● **What to do**:
a – Using the student journalism column, answer the following, giving each answer on its own line with the same mark:
(i) Who made the graphic?
(ii) On what date did UNT housing announce that it would not offer refunds?
(iii) What position does Meredith Holser hold at The NT Daily?
b – Rewrite the stretch of the student journalism column from "With a constant" through "news sources cannot.", swapping "pandemic" for "health emergency".
c – Please sum up the student journalism column in two sentences.

● **Text**:
· · · · ·

Student journalism remains stronghold in time of crisis


Graphic by Gracie Warhurst

by Gracie Warhurst, Co-Editor-in-Chief

With a constant stream of news available every hour of every day during a pandemic, there are an infinite number of sources with varying qualities to rely on. Not every school knows the best way to reach their students, whether it be through parents or social media, but informing the student body is necessary. Schools should protect and promote student journalism, especially in times of crises, because of their ability to reach their unique audience of classmates and teachers in a way other news sources cannot. 

Like most campuses, The University of North Texas (UNT) switched to online instruction for the rest of the semester in early March following the increase of Texas coronavirus cases. On March 13, UNT housing announced they would not offer refunds for students leaving their on-campus housing to go home for the semester. In response to this announcement, on March 19 the UNT student newspaper, NT Daily, published an opinion piece condemning the university’s decision. The next day, UNT reversed their previous announcement, offering prorated refunds for on-campus housing. Meredith Holser, former Plano East journalism student and current Digital Media Manager for The NT Daily, chronicled the events on her Twitter account through retweets as The NT Daily released the news. Student journalists are in many ways a voice for the students — they have the power to make positive and consequential changes to benefit the students because they are them.

· · · · ·

● **Excerpted data**:
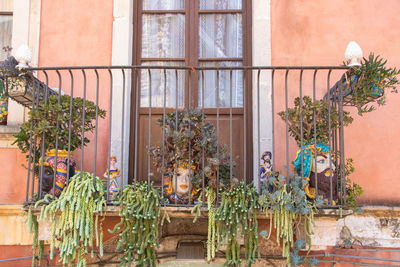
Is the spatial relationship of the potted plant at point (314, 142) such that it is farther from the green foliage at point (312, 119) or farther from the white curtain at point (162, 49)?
the white curtain at point (162, 49)

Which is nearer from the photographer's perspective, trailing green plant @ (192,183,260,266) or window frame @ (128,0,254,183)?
trailing green plant @ (192,183,260,266)

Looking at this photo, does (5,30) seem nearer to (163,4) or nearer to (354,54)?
(163,4)

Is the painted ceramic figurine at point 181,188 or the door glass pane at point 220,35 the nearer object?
the painted ceramic figurine at point 181,188

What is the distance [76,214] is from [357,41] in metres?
3.25

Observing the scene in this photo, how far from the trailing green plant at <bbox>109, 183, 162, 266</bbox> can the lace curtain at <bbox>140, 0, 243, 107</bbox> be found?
135 cm

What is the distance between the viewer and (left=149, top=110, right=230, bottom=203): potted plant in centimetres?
457

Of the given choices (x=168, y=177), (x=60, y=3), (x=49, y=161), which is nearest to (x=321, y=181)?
(x=168, y=177)

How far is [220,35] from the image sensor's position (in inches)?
227

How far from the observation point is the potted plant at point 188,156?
4574 mm

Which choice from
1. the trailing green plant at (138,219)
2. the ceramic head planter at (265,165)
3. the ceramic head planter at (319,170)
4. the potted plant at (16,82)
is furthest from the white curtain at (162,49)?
the ceramic head planter at (319,170)

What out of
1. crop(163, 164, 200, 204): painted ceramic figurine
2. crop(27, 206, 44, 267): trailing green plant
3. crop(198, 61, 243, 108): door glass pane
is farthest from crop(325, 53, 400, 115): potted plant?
crop(27, 206, 44, 267): trailing green plant

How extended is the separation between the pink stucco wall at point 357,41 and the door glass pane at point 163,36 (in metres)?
1.00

· · · · ·

● **Solutions to the problems**:
a –
(i) Gracie Warhurst
(ii) March 13
(iii) Digital Media Manager

b –
With a constant stream of news available every hour of every day during a health emergency, there are an infinite number of sources with varying qualities to rely on. Not every school knows the best way to reach their students, whether it be through parents or social media, but informing the student body is necessary. Schools should protect and promote student journalism, especially in times of crises, because of their ability to reach their unique audience of classmates and teachers in a way other news sources cannot.

c – Schools should protect and promote student journalism, especially in times of crisis, because it reaches classmates and teachers in a way other news sources cannot. After UNT announced it would not refund on-campus housing, The NT Daily published an opinion piece on March 19 condemning the decision, and the next day the university offered prorated refunds.